Yes, I am a Palestinian From Gaza
By Ramzy Baroud
Editor
PalestineChronicle.com
Is this the end of a journey? Samih Shqir sings, a lonely voice in my small room: "My yearning to the homeland, oh mother is asking me where are your loved ones?" I join in. My crude singing voice however interferes with the flow of the song, especially as an expected presence of tears roughens my voice even further. Yes, it must be the end of the journey.
When I hauled my bags and headed to Palestine a month ago, I was hoping to find Jenin, to be reunited with my refugee camp and my beloved country, to embrace my father, to pray near my mother's grave, to share simple gifts with my nieces and nephews. But I came back daunted by the fact that even such simple wishes are too much to desire, for a Palestinian. I am one.
I headed to Palestine with numerous documents, passports, Ids, some issued by the Palestinians, others by the Egyptians, the Americans, even the Israelis when they ruled Gaza. But not once throughout my journey was my existence as a Palestinian acknowledged. I carried the burden of four nations in my bag, and yet I belonged to none.
"I begged like I never begged before," was the first thing I told my wife who received me at the airport with my two daughters. I begged them to let me into Palestine. I acted so dignified when I first attempted to enter into the West Bank. Perhaps I was empowered by the fact that I held an American passport, or by the assumption that one's right to visit his family after eight years is not much to wish for. I was wrong.

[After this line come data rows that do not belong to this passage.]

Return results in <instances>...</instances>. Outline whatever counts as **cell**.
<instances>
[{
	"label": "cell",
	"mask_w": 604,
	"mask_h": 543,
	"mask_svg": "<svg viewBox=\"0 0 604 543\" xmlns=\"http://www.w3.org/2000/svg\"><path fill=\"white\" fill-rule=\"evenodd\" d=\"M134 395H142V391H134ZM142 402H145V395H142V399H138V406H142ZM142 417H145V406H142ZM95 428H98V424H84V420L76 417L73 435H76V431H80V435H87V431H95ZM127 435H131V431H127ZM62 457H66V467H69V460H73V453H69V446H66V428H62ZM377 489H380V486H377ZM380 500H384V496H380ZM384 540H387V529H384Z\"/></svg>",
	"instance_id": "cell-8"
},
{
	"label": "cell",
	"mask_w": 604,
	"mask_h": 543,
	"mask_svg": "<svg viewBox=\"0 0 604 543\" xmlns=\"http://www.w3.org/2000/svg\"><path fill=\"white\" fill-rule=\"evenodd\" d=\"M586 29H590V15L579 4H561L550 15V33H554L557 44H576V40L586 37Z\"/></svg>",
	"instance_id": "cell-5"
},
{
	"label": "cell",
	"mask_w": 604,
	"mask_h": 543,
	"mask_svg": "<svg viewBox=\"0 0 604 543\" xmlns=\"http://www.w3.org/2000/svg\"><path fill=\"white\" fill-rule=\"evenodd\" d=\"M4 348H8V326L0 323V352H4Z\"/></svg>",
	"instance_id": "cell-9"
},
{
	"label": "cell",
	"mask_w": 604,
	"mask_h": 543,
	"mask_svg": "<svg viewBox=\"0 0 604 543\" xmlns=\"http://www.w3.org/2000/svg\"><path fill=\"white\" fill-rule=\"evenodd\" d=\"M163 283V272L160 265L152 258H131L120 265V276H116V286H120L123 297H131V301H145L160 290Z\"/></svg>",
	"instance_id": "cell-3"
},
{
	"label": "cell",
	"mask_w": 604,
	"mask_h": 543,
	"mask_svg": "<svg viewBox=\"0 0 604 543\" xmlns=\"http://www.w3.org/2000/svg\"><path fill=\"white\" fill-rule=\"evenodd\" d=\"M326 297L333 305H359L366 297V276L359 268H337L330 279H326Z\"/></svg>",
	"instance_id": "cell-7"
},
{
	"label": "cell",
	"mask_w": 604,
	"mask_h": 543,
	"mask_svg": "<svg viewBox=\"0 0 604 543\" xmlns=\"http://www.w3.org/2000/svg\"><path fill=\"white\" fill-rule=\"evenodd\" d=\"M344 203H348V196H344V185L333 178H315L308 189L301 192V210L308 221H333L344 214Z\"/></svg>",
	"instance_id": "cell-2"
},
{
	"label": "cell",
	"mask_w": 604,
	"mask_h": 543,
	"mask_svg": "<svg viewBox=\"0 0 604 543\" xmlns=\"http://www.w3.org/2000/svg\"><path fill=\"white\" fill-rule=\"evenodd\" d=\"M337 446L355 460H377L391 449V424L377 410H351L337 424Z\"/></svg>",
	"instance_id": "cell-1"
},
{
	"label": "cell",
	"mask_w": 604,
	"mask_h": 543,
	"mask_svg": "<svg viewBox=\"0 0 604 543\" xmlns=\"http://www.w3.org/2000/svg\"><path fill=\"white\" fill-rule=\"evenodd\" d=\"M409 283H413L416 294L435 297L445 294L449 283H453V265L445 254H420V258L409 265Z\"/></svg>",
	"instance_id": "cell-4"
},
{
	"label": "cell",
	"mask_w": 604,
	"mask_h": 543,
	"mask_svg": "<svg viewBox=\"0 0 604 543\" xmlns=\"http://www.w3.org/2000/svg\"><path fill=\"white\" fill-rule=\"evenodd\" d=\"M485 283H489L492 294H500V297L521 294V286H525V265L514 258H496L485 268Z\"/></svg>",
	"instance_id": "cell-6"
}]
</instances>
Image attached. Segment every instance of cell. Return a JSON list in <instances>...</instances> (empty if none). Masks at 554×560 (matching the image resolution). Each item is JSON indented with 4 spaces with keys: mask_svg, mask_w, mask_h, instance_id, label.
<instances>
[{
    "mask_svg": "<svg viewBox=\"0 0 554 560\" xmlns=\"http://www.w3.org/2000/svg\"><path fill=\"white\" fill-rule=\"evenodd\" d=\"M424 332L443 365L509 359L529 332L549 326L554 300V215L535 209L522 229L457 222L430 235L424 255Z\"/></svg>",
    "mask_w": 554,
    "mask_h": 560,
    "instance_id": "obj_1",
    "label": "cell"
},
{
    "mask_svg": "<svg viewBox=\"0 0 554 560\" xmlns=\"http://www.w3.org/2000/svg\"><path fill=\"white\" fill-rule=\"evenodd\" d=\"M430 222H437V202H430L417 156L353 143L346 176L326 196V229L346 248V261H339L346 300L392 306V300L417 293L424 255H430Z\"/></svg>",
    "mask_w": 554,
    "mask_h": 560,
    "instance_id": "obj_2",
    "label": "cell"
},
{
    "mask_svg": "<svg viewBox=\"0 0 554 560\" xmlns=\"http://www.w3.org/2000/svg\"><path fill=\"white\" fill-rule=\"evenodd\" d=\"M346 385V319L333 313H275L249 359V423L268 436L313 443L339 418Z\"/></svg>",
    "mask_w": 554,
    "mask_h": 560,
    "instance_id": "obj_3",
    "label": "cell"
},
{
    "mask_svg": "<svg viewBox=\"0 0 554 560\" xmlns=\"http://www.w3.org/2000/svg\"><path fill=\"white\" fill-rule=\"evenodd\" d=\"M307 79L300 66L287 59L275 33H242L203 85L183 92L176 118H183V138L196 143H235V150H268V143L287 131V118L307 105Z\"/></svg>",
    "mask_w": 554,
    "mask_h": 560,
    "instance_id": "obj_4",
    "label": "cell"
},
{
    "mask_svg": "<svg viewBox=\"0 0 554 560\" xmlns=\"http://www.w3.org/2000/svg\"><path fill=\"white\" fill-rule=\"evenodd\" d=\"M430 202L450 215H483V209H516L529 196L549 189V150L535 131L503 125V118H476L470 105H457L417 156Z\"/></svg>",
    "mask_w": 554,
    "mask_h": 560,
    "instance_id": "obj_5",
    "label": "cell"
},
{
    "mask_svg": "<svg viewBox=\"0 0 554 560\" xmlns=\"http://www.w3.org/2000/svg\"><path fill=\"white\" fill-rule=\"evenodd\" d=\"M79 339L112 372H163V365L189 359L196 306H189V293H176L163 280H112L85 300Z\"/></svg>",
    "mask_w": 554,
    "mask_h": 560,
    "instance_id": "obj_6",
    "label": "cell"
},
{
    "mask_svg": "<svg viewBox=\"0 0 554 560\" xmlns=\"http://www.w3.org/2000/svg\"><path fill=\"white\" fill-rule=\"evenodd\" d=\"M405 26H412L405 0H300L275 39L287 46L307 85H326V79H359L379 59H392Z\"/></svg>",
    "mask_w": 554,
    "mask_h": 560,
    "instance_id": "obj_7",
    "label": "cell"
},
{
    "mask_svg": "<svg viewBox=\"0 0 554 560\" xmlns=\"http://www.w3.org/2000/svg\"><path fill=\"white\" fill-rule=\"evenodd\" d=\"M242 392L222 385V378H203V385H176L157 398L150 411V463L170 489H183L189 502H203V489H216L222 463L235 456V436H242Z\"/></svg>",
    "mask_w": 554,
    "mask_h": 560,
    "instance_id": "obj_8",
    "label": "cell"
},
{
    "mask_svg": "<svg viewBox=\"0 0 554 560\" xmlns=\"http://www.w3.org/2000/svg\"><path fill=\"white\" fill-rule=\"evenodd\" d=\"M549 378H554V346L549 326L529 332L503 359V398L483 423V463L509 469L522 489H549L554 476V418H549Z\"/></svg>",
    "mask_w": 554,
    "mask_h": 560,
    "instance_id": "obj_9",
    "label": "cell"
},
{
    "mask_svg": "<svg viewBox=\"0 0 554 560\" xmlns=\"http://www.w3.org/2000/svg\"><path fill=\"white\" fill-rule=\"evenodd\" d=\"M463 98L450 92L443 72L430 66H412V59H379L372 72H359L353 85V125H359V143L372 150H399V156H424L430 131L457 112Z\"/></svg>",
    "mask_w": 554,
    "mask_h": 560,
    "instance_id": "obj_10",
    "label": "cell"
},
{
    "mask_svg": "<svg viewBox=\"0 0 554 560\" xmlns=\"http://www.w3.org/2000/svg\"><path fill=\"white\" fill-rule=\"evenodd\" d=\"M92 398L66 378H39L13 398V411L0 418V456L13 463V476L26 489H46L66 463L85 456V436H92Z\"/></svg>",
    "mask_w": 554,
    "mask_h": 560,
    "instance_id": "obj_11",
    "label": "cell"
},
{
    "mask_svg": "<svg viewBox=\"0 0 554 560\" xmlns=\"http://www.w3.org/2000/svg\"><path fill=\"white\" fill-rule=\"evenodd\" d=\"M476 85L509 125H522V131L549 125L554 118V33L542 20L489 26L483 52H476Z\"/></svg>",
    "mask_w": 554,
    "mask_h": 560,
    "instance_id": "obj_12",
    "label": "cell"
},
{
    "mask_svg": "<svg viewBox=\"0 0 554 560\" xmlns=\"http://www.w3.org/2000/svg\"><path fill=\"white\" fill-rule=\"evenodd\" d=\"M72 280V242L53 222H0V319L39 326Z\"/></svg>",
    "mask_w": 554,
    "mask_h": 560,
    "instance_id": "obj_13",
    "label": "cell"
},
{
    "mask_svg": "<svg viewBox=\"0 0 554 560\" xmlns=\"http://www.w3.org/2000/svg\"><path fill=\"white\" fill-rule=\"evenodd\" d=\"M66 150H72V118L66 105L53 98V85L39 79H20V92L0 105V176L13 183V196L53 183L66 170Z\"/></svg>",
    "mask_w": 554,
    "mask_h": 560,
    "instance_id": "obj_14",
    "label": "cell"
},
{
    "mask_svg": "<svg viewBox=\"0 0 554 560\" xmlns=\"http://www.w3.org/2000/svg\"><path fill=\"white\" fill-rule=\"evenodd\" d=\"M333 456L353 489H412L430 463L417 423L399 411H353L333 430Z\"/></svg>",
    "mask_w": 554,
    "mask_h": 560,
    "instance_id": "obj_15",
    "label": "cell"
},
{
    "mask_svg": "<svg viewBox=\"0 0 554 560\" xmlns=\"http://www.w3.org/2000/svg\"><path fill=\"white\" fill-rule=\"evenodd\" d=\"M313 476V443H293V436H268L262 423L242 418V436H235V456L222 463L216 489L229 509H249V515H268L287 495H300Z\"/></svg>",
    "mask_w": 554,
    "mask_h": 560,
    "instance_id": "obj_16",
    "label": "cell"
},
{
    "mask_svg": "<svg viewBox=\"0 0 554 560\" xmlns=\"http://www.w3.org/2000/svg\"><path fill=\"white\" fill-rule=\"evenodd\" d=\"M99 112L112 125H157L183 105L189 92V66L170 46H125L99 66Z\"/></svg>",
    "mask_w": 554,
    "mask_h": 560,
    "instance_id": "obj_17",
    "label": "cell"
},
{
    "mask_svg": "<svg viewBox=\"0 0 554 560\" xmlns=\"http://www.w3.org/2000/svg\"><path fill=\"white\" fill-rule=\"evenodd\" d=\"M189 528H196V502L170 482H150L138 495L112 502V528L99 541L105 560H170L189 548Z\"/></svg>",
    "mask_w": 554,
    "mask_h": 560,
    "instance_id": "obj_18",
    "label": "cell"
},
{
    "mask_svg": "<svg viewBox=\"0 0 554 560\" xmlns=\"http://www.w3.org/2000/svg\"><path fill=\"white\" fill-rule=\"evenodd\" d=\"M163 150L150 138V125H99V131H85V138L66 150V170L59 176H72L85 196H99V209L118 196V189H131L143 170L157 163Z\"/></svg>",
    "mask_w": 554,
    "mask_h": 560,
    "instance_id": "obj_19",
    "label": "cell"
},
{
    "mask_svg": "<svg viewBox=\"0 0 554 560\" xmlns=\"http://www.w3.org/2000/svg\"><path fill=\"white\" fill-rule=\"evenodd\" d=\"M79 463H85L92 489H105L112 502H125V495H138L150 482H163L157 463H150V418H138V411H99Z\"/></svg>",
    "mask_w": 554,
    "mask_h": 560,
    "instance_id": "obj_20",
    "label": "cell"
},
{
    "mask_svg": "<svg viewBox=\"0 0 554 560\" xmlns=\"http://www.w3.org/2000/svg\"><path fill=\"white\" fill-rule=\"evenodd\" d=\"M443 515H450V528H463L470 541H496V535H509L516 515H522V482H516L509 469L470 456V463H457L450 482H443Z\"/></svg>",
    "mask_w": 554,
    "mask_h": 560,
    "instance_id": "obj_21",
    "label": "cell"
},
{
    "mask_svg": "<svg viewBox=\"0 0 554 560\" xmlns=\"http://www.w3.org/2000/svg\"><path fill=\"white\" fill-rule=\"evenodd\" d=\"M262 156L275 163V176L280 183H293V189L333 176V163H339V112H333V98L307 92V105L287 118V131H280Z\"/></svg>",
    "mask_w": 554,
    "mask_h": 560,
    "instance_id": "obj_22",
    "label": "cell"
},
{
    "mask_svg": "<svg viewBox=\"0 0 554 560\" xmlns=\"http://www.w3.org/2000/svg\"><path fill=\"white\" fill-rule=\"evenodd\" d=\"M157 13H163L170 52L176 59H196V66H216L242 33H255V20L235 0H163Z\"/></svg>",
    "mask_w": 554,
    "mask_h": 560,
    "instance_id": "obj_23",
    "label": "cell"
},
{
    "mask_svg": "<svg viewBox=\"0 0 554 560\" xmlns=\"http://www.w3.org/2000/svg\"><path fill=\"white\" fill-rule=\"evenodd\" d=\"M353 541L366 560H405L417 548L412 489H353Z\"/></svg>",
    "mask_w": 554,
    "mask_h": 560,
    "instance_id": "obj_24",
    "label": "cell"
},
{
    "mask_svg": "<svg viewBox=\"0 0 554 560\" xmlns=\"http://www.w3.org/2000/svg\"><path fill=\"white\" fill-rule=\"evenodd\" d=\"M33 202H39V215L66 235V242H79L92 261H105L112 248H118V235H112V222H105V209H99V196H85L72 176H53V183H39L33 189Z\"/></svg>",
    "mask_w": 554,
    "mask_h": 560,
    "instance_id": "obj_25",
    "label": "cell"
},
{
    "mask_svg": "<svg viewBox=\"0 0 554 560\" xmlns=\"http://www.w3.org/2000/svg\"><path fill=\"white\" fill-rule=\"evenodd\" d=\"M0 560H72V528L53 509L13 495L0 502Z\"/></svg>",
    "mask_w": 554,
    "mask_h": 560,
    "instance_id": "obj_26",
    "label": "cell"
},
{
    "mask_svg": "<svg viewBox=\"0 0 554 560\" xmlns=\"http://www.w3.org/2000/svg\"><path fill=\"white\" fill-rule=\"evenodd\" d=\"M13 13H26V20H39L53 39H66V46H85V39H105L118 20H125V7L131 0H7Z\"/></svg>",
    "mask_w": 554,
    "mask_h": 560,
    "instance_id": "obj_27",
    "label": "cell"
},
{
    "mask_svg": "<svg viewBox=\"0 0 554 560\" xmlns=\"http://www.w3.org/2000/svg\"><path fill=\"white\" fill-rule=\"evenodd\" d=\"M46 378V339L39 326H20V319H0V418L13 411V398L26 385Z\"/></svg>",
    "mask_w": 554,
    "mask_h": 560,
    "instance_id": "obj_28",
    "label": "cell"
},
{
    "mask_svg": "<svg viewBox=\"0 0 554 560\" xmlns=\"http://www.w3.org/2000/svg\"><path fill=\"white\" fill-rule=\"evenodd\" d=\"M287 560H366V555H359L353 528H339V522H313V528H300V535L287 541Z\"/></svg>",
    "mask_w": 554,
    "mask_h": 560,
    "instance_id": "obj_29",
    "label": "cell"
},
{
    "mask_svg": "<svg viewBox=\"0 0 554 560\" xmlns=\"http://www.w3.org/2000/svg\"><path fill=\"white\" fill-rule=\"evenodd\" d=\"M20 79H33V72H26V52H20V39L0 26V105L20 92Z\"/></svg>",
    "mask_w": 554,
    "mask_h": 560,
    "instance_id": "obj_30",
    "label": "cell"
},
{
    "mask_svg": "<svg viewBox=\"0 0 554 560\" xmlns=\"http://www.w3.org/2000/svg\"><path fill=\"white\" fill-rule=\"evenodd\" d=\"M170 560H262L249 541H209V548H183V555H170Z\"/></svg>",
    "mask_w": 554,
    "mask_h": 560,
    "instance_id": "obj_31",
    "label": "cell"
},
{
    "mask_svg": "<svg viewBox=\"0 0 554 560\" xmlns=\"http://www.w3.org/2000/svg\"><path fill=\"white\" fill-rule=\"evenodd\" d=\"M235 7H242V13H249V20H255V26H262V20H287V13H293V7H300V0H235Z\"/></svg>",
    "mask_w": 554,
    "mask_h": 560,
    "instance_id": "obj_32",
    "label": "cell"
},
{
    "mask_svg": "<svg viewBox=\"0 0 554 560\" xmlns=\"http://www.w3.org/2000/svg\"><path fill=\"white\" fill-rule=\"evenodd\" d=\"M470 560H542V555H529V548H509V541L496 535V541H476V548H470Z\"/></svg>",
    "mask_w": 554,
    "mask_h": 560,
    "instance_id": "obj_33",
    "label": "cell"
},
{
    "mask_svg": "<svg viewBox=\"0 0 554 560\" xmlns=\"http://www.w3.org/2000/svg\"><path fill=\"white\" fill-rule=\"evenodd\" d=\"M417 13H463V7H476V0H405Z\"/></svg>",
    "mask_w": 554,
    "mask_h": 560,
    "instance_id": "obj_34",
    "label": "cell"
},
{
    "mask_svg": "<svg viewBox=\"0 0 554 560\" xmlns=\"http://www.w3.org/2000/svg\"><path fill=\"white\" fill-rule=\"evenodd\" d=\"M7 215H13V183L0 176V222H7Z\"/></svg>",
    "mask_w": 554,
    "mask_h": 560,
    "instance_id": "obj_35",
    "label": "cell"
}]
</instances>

I knew that one day I would regret pleading to a disinterested Israeli solider, one among many who took over the border point between Jordan and the West Bank: "You've got to let me in, you can't do this to me. It's my family, you know what a family is? My father is dying. I've got to visit my home." He looked at me and failed to hide a canny smile: "I cannot help you, you have to go back home to Washington."
It's the same statement that I heard over and over again from most of those from which I sought help. Even sympathetic Palestinians urged me to "go back," that there was no hope, Israel would not let me in. But who is able to define "returning", what if "returning home" for me means Gaza, not Washington? Will Washington open its arms to embrace me when I "come back"?
I was singled out at every airport I entered. Even in Amsterdam, in my way back, a long interrogation left me to be the last passenger to be admitted on the airplane, although I arrived hours before anyone else. My American passport indicates that my birthplace is Gaza. The suspicious eyes which that simple four letter word, "Gaza" generated was enough to make me feel like a criminal, making a run from the law, from Amman, across Europe, and back to the US. "So you're from Gaza?" I was asked that same accusing question in various languages in many airports.
Each time I proved my innocence and found my seat in an airplane, I carried the feeling of guilt all the way to the next destination, where once again I was singled out, cornered, and asked, with mounting suspicion as a mouse who fell into a trap: "So you're from Gaza?"
On my way back, I carried my sadness and kept to myself in a long flight from Amsterdam. I was determined to keep my crime a secret from all of those in the airplane. But my wound was opened by the story of an Italian American from Sicily who had just visited his birth place in Italy after 53 years of separation.
"Did you honestly feel a sense of belonging to Sicily after all of these years, although you left your home while you were just a child?" I asked the man with the handsome beard and heart full of joy.
"You know," he replied as his eyes wandered in the limited space of the crowded airplane, "if your mother gave birth to you, and if you were forced to part immediately after your birth, she'll remain your mother, even 53 years later. Sicily for me was like a mother. I cannot describe to you how incredible it was to finally meet her, to hug her and to kiss her. How about you, how was your visit?"
"I too was looking for my mother," I replied, this time with the same unwanted tears gathering in my weary eyes. "Unfortunately, I neither met her, nor hugged her, nor kissed her." The man understood my story and I spent hours answering his many questions about my lost mother. He commented, cleverly and with much sympathy: "no matter what they do, they cannot deny you the love of a mother."
My two girls ran to me as I arrived, worn and tired. "Daddy, daddy," they screamed. "Did you get me a dress from Palestine with all the colors of the rainbow on it?" my three-year-old Zarefah asked excitedly. "Yes I did sweetheart."
Zarefah no longer goes to sleep without a "special story about Palestine." I made up many stories about my imaginary journey to Gaza, about the sandy beaches and how her grandfather was so angry that I did not bring her along. The little angel believed every word. How I wish those imaginary stories were true.